# [Given passage]
--*--

# [SOLVED] chipset driver compaq presario



## cyn (Feb 4, 2008)

Hi
I have a compaq presario v3000 (v3422tx to be exact). I have installed OEM Win XP Home on it, as it only came with Freedos OS. I have an Intel 945PM chipset which is apparently missing the drivers, including the modem and ethernet, so no internet. I have tried downloading the drivers from the Intel website and extracting them to my computer via usb but Add New Hardware wizard says that the file is not available in this location when I map to it. The HP/compaq website gives no support for xp chipset driver for my model and I have no idea where to go from here, so any help whatsoever would be hugely appreciated.
Thanks,
Cyn


----------



## brow96 (Oct 24, 2004)

*Re: chipset driver compaq presario*



cyn said:


> Hi
> I have a compaq presario v3000 (v3422tx to be exact). I have installed OEM Win XP Home on it, as it only came with Freedos OS. I have an Intel 945PM chipset which is apparently missing the drivers, including the modem and ethernet, so no internet. I have tried downloading the drivers from the Intel website and extracting them to my computer via usb but Add New Hardware wizard says that the file is not available in this location when I map to it. The HP/compaq website gives no support for xp chipset driver for my model and I have no idea where to go from here, so any help whatsoever would be hugely appreciated.
> Thanks,
> Cyn


First a few things:

# 1 - Have Service Pack Two installed (SP2)!! Things tend to not work reliably if you don't, i.e some things are detected and some things are not. Giving you NO ability to install drivers for devices that you KNOW are in the computer.

# 2 - Install the Microsoft UAA driver FIRST! If you don't, already have this installed? If you prefer? I can supply a link to the same driver on HP's site. Should NOT make a difference, but like they say "you never know"!?!

--*--

# [Exercises to complete]
• a. From the chipset driver thread, return the stretch from "First a few" through "in the computer.".
• b. Name every company mentioned in the chipset driver thread.
• c. Using the chipset driver thread, answer these:
(i) What operating system did the laptop come with?
(ii) Which service pack does brow96 say to have installed?
(iii) Which driver does brow96 say to install first?

--*--

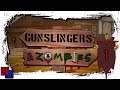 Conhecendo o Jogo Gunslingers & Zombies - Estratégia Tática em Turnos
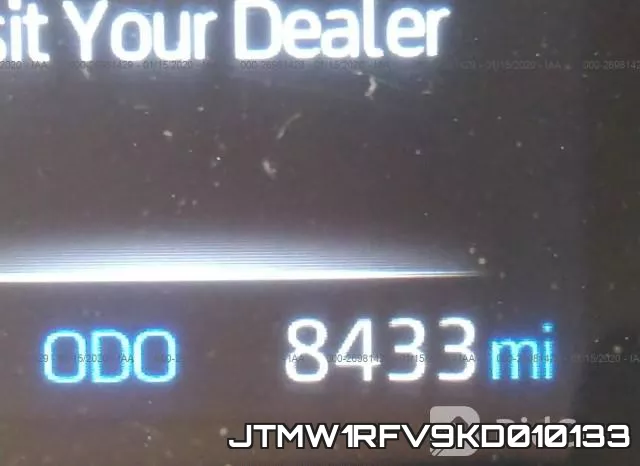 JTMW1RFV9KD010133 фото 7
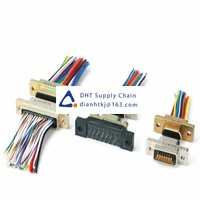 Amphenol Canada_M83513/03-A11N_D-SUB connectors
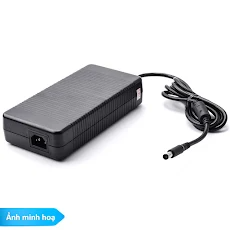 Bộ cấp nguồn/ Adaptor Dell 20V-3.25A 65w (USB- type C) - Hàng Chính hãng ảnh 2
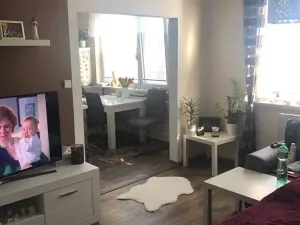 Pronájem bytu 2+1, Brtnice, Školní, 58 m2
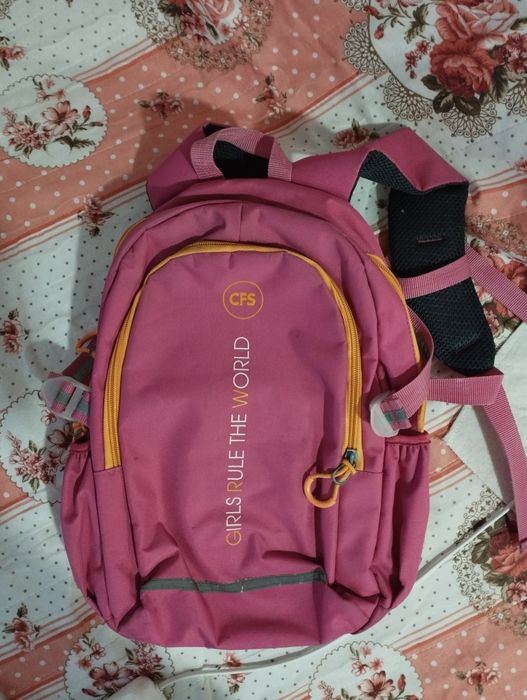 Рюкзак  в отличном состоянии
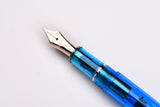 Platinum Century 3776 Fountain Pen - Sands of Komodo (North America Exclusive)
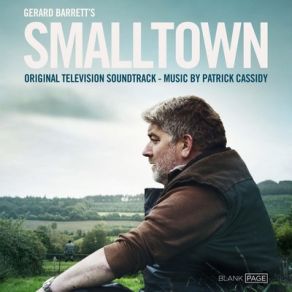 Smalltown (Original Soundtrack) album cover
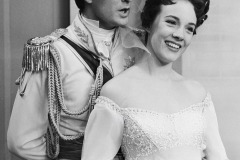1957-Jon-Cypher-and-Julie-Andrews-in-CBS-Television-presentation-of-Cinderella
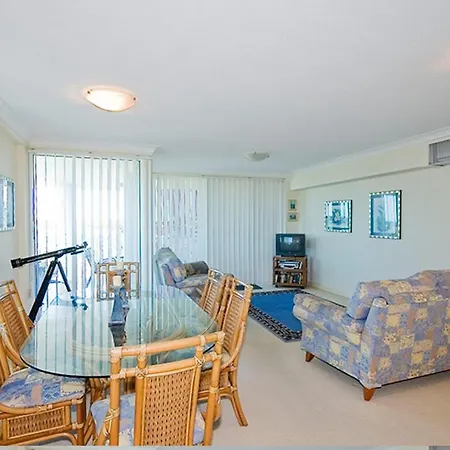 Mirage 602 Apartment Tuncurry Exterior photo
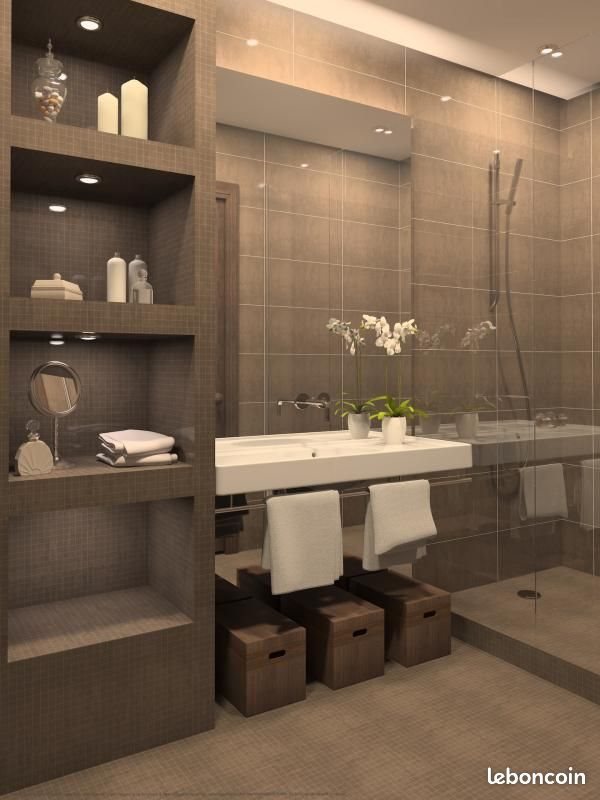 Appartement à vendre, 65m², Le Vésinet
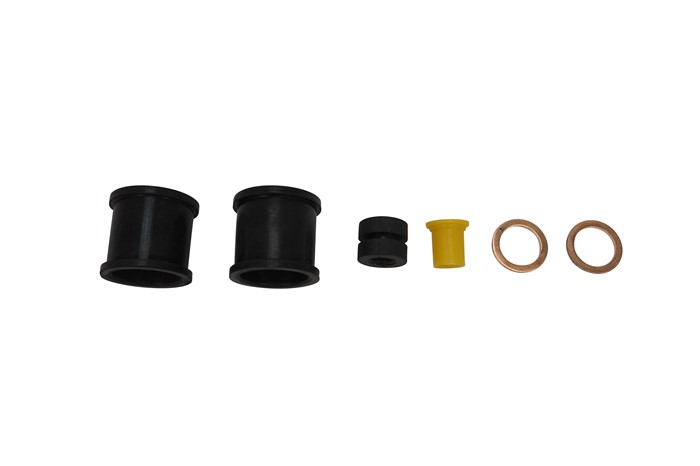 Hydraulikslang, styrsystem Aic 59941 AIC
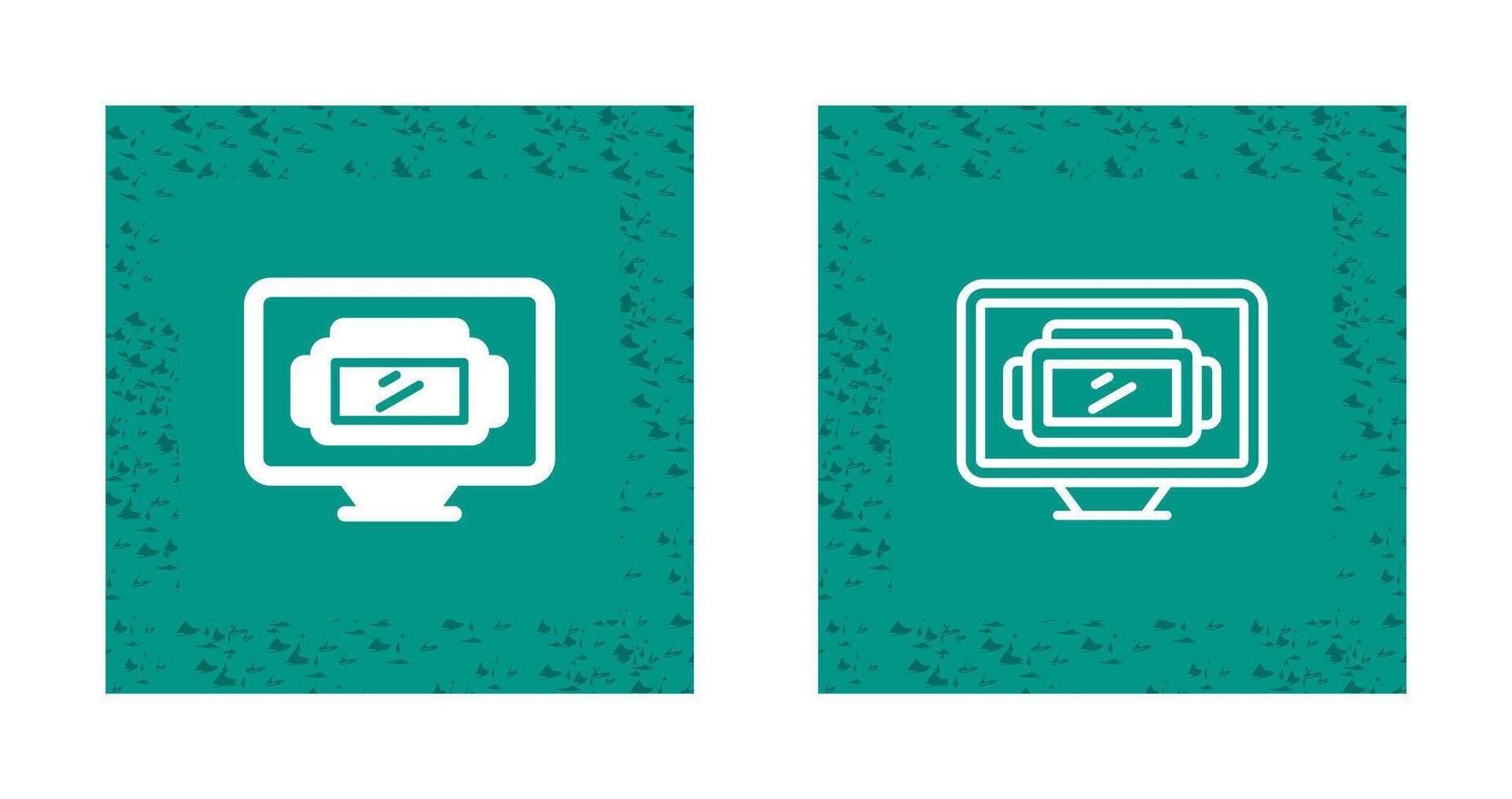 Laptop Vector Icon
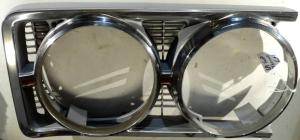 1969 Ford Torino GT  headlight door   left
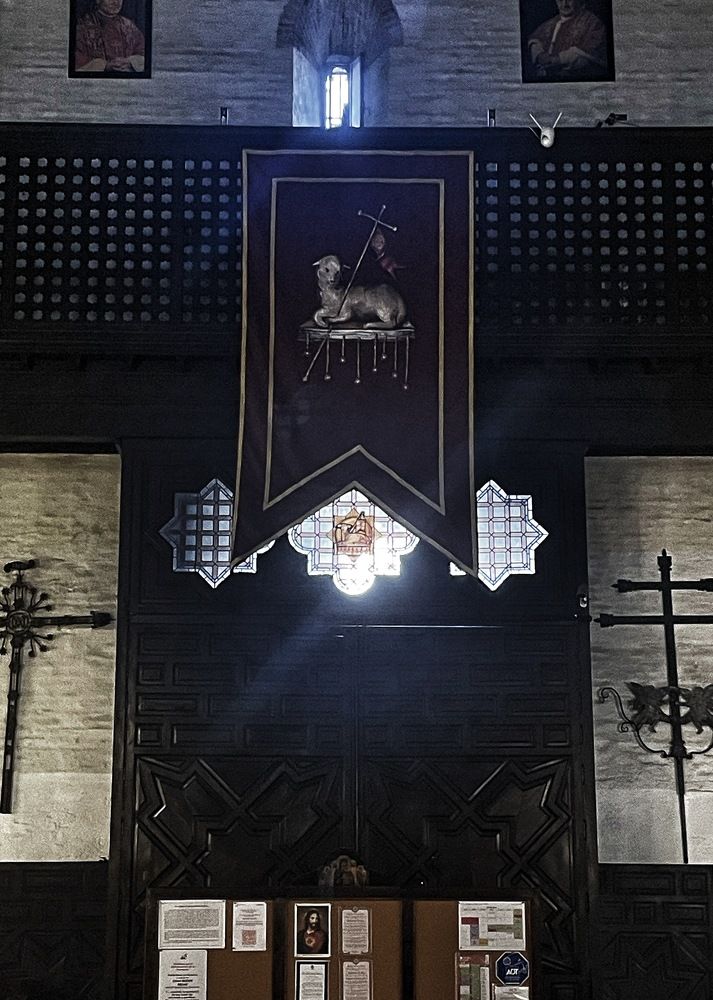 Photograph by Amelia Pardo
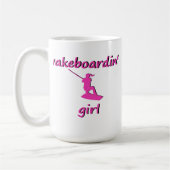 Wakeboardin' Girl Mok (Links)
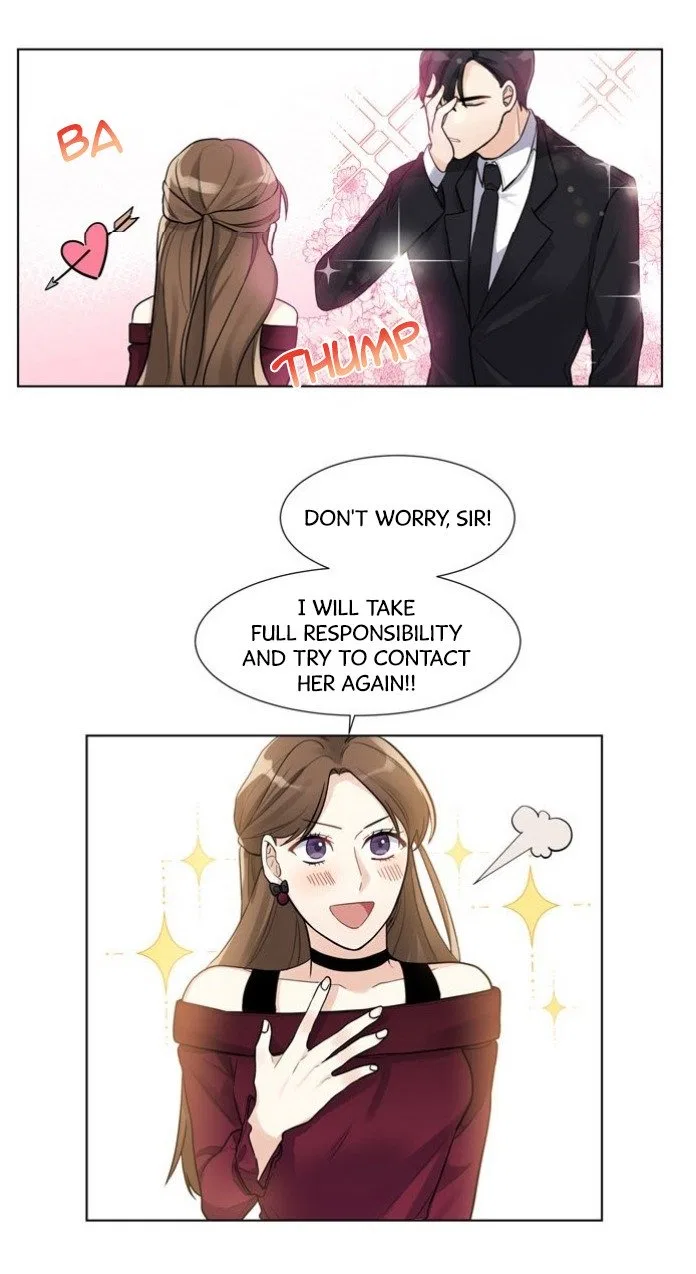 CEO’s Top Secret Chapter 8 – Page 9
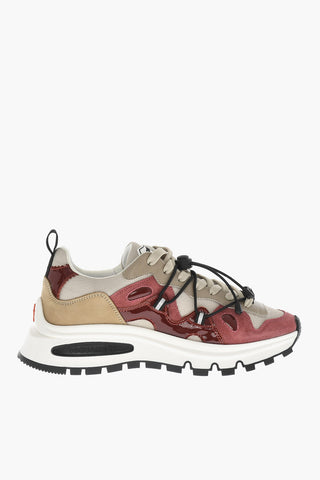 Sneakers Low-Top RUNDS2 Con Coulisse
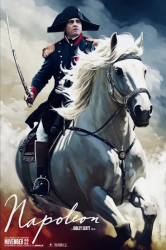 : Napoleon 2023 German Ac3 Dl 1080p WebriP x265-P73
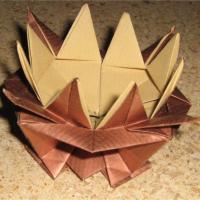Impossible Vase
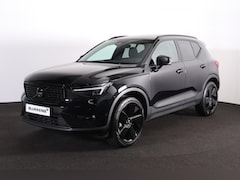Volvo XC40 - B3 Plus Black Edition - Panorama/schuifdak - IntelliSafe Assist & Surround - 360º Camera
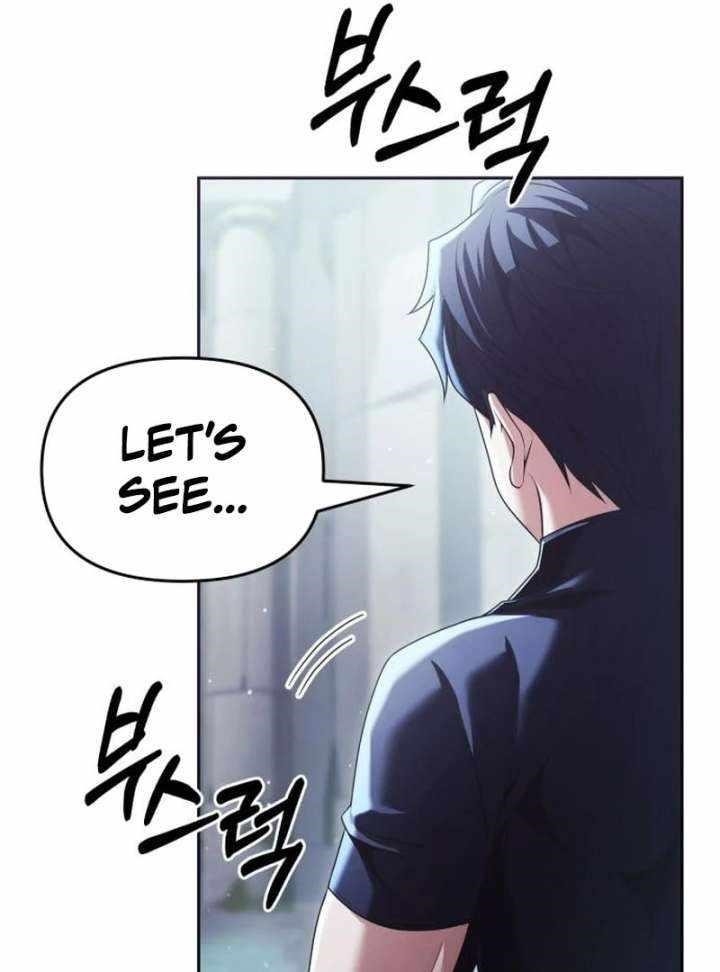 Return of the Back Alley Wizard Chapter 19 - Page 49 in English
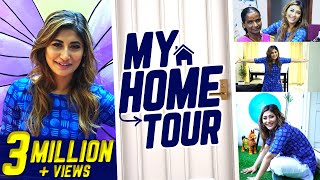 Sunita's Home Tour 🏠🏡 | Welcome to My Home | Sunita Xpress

--*--

# [Answer section]
• a.
First a few things:

# 1 - Have Service Pack Two installed (SP2)!! Things tend to not work reliably if you don't, i.e some things are detected and some things are not. Giving you NO ability to install drivers for devices that you KNOW are in the computer.

• b. Compaq, Intel, HP, Microsoft

• c.
(i) Freedos OS
(ii) Service Pack Two (SP2)
(iii) The Microsoft UAA driver